Example: open-access ML papers only

{
"mode": "searchWorks",
"searchQuery": "machine learning fairness",
"openAccessOnly": true,
"workType": "article",
"publicationYearMin": 2020
}

Use cases

  • Literature reviews — bulk-export every paper matching a topic across all disciplines
  • Citation tracking — find the most-cited works on a topic, or all works citing a specific paper
  • Author intelligence — track an author's publication record, h-index, institutional affiliations
  • Open-access auditing — find OA copies of every paper in a reading list
  • Topic monitoring — schedule recurring runs to catch new papers in your area
  • Cross-database enrichment — feed DOIs from arXiv / PubMed / Crossref → enrich with OpenAlex citations

FAQ

What's OpenAlex? An open replacement for Microsoft Academic Graph: 250M+ scholarly works, 80M+ authors, free for any use, fully indexed by content+citations. See openalex.org.

Is there a rate limit? Yes — 100k requests/day in the polite pool (anyone with an email in their User-Agent). The actor sets this header automatically.

Why are abstracts sometimes missing? OpenAlex omits abstracts when their license doesn't permit redistribution. The actor returns whatever's available; missing abstracts mean the source publisher doesn't allow it.

How does it differ from arXiv / PubMed? OpenAlex is broader — covers all disciplines, all sources (preprint servers, journals, books, datasets). arXiv only covers preprints in physics/math/CS. PubMed only covers biomedical literature.

What ID formats are accepted? OpenAlex IDs (W123…, A123…), full DOI URLs (https://doi.org/10.1145/...), bare DOIs (10.1145/...), pmid:N, pmcid:N, and ORCIDs (0000-0001-…).
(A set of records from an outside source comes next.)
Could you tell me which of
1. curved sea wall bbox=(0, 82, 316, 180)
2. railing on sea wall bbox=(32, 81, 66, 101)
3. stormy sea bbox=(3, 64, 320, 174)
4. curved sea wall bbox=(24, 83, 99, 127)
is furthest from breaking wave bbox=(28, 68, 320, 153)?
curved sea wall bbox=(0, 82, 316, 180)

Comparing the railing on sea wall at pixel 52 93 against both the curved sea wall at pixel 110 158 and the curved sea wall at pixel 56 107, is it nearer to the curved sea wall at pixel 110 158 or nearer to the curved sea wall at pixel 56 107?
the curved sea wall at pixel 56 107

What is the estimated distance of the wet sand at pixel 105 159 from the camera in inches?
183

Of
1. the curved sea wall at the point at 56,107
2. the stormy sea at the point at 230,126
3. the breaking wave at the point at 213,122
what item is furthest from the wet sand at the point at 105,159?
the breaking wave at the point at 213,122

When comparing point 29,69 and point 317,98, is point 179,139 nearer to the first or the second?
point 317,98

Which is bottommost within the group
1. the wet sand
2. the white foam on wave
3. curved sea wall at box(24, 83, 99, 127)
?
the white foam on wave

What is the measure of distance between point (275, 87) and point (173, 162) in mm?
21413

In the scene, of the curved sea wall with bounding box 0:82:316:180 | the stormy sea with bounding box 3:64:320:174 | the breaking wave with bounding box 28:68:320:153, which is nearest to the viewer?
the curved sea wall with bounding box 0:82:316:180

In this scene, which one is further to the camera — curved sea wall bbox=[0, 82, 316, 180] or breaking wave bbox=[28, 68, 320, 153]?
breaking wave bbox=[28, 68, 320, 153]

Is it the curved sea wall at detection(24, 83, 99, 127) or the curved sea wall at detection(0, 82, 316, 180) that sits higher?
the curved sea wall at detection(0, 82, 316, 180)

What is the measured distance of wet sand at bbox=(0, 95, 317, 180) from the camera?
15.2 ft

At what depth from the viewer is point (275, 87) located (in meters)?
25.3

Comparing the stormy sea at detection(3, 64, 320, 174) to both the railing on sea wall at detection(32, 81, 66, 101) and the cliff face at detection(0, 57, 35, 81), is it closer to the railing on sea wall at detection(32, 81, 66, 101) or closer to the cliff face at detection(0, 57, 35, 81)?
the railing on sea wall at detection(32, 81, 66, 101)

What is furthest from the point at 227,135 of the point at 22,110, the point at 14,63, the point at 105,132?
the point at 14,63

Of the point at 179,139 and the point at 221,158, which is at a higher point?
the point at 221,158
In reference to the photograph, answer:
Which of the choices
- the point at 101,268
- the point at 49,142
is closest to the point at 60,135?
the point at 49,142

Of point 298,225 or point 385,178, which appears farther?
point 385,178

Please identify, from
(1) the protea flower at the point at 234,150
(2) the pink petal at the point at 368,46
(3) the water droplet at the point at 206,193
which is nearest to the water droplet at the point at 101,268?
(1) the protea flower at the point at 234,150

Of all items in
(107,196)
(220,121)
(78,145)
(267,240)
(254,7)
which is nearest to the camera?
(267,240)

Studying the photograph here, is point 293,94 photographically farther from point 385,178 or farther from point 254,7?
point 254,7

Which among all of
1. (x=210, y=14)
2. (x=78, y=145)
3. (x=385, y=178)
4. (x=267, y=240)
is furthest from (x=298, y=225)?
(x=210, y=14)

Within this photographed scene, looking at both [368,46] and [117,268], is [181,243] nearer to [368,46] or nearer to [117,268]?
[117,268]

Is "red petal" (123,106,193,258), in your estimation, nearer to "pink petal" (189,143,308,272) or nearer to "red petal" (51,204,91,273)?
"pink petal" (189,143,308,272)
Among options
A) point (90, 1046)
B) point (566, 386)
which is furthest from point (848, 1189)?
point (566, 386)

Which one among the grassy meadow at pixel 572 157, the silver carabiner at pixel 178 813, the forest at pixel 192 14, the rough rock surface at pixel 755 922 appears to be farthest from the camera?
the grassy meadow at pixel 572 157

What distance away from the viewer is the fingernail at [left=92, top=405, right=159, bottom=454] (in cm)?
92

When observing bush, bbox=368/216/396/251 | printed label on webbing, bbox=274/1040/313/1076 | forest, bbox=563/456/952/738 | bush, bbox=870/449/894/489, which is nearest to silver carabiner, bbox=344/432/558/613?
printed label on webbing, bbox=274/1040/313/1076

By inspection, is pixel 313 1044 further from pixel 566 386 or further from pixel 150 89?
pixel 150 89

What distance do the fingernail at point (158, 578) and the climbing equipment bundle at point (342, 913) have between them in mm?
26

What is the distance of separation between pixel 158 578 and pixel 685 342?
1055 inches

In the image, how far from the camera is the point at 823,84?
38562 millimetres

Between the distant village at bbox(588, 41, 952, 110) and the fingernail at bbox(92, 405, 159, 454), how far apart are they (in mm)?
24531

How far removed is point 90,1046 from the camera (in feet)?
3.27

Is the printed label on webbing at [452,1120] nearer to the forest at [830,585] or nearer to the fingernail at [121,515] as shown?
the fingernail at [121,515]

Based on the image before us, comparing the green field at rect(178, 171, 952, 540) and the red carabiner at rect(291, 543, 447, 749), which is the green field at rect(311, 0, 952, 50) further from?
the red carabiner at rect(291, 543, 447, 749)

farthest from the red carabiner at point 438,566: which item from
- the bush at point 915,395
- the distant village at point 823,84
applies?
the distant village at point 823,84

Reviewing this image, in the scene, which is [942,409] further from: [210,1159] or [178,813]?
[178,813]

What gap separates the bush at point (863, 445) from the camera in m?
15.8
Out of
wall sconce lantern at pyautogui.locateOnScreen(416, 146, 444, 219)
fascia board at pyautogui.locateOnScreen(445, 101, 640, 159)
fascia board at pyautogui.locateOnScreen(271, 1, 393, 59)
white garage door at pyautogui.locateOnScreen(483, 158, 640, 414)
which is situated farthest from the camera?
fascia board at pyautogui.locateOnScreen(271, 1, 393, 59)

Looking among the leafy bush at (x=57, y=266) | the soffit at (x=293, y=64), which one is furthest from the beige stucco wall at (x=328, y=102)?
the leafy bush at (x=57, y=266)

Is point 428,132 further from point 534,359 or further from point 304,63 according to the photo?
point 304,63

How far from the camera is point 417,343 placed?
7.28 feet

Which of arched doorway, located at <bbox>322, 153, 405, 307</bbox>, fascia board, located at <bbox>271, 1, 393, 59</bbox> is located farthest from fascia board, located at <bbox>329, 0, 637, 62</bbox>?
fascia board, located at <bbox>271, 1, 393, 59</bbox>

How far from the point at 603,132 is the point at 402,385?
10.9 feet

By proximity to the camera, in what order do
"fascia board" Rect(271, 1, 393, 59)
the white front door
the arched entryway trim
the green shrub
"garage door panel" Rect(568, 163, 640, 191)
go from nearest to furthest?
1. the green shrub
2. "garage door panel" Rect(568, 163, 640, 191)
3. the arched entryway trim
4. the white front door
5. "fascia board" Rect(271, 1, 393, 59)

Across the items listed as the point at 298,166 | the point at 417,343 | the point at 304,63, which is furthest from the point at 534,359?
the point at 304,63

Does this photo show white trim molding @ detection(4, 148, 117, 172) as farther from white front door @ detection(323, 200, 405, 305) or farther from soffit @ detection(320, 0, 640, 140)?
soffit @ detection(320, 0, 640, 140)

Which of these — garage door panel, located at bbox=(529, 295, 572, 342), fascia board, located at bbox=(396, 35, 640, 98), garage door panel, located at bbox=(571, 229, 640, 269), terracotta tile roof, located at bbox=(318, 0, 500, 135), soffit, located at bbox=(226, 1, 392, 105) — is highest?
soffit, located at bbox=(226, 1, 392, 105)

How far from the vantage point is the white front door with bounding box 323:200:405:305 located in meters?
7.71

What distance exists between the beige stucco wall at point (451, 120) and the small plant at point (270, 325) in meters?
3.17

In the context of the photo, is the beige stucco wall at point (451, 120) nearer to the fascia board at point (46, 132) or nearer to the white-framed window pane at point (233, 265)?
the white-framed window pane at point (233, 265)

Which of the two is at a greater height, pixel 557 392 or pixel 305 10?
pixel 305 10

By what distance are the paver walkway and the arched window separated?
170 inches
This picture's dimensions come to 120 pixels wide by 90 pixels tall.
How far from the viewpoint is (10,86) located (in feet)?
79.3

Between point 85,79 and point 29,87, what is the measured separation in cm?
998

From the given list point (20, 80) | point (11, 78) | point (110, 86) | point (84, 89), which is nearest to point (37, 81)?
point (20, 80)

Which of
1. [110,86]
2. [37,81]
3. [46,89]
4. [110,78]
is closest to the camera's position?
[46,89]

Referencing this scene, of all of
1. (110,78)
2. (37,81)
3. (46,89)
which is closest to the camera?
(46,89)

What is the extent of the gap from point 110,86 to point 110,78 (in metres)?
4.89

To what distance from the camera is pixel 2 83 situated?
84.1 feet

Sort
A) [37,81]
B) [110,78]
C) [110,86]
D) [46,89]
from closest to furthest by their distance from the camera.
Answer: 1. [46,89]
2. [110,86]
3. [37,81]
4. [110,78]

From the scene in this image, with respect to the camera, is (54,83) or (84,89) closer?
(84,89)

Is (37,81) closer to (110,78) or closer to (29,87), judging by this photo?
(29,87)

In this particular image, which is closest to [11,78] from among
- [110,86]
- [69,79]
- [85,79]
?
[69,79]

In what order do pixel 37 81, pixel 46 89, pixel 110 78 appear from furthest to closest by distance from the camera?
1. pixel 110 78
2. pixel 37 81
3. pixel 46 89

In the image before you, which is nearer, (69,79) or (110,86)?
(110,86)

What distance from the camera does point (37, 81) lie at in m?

What's fwci? Field-weighted citation impact — a paper's citation count normalized to its field's average. 1.0 = field average, 2.0 = twice field average, etc. Useful for cross-discipline comparison.

Why is concepts capped at 10? OpenAlex assigns dozens of low-confidence concepts per work. We keep the top 10 (already sorted by score) for table display compactness; the full list is in OpenAlex's web UI.

How fresh is the data? Daily — OpenAlex re-indexes nightly from Crossref, PubMed, ORCID, ROR, etc.